What he told me, and what he texted my brothers and me just this morning: “You're going to go through hard things, and we can't always change our position, but we can change our perspective.” Our perspective is the one thing we can control.

When you're hiring, what are you looking for?

Our mission statement is “bettering the lives of families.” Our team's families, our contractors’ families, our clients' families, and the families in our community. From there, we have five core values: faith, character, courage, compassion, and excellence.

Character: Do they do what they say they're going to do? Do they have integrity and humility? Courage: Are they willing to take risks AND take responsibility for mistakes? 

Compassion: Are they willing to put themselves in their client's shoes, their sub's shoes? 

Excellence: whatever they do, will they strive to do it well?

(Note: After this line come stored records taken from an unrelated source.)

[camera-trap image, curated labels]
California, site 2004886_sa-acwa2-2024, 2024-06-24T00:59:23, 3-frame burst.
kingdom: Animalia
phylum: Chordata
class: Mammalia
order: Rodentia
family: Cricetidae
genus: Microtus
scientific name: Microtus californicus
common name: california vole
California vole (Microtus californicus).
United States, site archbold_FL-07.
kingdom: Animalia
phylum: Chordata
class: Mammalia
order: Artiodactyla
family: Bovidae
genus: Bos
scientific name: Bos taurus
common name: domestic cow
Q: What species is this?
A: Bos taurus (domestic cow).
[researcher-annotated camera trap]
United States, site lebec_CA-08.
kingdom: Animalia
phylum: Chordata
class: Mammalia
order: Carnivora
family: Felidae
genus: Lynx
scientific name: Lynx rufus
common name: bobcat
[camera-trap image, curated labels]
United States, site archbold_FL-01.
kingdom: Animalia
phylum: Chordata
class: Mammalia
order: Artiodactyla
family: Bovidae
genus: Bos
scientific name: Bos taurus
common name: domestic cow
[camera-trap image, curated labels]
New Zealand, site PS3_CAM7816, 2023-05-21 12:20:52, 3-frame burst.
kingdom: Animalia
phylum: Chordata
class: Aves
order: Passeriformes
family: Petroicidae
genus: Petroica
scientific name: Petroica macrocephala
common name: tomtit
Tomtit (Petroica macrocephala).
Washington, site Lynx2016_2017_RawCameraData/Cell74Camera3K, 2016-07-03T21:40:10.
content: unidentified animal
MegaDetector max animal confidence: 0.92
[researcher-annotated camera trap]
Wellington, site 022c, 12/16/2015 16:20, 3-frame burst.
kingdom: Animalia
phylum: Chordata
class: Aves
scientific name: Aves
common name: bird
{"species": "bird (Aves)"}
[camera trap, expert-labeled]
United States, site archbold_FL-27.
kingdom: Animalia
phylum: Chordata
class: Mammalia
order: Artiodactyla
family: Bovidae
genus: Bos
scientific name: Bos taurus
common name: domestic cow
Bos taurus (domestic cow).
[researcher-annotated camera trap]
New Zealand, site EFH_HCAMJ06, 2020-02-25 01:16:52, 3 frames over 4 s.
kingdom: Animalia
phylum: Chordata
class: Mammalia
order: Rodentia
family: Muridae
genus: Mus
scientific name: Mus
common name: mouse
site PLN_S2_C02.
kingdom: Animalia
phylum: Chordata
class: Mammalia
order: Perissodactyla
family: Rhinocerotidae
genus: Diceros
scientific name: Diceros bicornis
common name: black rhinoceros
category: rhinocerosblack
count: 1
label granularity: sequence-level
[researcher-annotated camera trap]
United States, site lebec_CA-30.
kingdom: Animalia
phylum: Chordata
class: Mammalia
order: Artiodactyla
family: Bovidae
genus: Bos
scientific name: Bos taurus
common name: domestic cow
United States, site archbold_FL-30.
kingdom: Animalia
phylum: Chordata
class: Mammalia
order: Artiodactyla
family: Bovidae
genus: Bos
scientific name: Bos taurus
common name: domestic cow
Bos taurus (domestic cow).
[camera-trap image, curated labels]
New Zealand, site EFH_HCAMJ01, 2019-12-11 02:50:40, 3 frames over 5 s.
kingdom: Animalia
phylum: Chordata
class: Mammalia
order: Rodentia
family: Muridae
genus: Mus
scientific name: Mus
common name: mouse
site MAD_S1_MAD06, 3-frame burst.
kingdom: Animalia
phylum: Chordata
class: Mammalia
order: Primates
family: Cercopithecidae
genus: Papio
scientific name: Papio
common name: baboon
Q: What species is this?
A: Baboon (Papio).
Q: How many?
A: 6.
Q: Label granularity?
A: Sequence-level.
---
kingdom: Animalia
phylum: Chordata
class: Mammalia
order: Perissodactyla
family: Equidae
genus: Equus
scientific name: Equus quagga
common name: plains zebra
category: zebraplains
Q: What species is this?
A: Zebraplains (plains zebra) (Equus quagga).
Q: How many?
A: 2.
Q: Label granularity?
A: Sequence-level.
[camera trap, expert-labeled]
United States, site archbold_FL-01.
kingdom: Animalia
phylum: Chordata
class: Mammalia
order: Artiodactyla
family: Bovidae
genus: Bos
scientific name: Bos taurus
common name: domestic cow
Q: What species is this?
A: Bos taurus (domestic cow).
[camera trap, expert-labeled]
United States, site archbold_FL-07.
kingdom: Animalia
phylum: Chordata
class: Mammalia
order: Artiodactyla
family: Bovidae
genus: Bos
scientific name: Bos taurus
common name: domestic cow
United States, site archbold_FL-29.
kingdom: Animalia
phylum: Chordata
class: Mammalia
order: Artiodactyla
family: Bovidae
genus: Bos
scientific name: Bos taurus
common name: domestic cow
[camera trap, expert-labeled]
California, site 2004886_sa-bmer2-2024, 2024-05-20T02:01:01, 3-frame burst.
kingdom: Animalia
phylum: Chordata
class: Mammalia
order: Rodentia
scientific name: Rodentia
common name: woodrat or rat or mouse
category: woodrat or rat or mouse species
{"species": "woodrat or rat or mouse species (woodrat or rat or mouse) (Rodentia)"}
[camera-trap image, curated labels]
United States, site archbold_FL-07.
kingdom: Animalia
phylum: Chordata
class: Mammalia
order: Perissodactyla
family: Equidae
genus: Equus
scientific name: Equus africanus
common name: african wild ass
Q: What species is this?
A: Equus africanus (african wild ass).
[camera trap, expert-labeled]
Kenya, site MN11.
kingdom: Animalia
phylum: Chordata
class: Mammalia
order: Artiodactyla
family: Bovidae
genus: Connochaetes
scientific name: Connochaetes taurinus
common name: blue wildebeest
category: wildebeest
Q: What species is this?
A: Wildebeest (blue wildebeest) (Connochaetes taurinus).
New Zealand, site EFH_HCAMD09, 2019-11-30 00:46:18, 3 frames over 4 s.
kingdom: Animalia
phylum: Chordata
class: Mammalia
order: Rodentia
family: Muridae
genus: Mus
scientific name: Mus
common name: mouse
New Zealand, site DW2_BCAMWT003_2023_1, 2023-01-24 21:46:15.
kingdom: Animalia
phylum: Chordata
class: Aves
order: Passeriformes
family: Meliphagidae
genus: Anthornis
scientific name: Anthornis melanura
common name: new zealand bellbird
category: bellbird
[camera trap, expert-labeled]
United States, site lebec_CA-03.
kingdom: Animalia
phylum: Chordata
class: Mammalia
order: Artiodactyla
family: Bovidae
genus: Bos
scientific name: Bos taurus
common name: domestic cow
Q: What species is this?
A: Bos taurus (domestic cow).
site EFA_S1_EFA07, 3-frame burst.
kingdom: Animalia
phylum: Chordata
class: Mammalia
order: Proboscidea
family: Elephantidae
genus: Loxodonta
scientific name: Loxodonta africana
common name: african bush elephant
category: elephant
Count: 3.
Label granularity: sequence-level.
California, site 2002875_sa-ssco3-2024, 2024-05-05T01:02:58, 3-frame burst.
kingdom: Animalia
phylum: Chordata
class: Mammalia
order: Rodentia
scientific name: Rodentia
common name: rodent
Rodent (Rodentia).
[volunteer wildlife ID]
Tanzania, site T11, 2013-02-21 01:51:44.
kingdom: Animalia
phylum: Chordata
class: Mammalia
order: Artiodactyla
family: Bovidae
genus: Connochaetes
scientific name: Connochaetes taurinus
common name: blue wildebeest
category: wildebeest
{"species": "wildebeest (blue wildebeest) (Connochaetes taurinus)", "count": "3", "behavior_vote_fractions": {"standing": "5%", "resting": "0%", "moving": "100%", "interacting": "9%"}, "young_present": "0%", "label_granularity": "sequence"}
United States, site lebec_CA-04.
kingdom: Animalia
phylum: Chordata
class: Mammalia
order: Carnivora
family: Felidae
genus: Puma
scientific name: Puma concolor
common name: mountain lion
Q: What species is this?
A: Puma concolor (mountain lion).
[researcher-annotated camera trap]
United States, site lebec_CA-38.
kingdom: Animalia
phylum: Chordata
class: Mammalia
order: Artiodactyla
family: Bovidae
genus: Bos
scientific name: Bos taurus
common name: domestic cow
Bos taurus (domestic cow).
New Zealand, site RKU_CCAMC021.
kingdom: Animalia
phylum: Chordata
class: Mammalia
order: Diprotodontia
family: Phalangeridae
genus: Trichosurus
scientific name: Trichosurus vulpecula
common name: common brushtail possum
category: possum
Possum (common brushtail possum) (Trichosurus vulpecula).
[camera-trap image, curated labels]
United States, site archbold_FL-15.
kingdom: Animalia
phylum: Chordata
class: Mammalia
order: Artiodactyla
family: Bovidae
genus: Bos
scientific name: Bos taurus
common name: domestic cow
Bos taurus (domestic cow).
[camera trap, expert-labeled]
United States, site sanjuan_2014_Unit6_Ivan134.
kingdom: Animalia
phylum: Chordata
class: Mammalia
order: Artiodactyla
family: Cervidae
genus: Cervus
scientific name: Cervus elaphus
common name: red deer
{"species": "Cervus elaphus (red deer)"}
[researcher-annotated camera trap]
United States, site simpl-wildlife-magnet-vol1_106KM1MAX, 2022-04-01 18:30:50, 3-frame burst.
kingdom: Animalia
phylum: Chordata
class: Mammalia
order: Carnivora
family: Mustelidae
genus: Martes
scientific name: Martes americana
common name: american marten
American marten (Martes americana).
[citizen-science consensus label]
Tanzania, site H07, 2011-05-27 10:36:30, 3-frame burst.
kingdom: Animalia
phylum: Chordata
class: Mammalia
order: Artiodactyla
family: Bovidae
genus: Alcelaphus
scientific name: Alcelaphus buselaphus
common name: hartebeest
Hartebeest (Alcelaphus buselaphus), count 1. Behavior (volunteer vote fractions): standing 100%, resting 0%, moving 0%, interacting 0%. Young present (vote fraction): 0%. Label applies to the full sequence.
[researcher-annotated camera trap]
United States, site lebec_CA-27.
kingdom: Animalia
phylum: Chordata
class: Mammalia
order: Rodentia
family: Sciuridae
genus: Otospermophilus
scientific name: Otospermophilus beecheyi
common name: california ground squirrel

Early on, I made a really hard decision. I had four painters, and I fired my lead and his right-hand man going into 2021, and went forward with two guys who had almost no experience. But I'd committed to hiring for character and work ethic, not just skill. 

If somebody has character and a work ethic, I can train the rest. That was the best decision I made as a business owner. The culture our teams have now is what makes the hard days bearable and the good days a blast.

How did you find the mentors who shaped you?

In 2019, I got a painting estimate request on Lookout Mountain. I looked up the homeowner, started reading about his career, and when I went to give the estimate, I said, “Whether or not you go with our company, can I buy you breakfast and hear about your career?” That was the first time I approached someone like that. I still meet with him, seven years later.

I seek it out anytime I meet someone a couple of decades ahead of me who's living a life I want to emulate. But it's really a testament to them and their willingness to sit down with somebody who doesn't have anything to offer them yet. My yes to people who reach out to me now is simply out of gratitude to the guys who said yes to me.

What’s one piece of advice for someone trying to level up their career?

We tie purpose to titles and money. At the end of the day, all those things fade. One of my favorite quotes is: “The one thing money and property have in common is they both burn.”

It is important to provide for your family. It is important to do good work. But ensure your purpose is beyond that. Beyond anything that can be changed around you. 

What skill or trait will matter most going forward?

I was talking with the chief technology officer at Intuit (one of the leading AI minds in the world), and I asked him, “If you had a five-year-old today, at the start of this tidal wave of AI, what would you focus on teaching them?” He said, “I would focus on what makes us human: the arts, humanities, and the big questions”.

AI isn't going to replace character. It's not going to replace work ethic. People of character and work ethic have prevailed through every technological advancement in the history of humanity. If you can nail down purpose, character, and work ethic, you will do well.

Thank you so much for sharing, Hayden.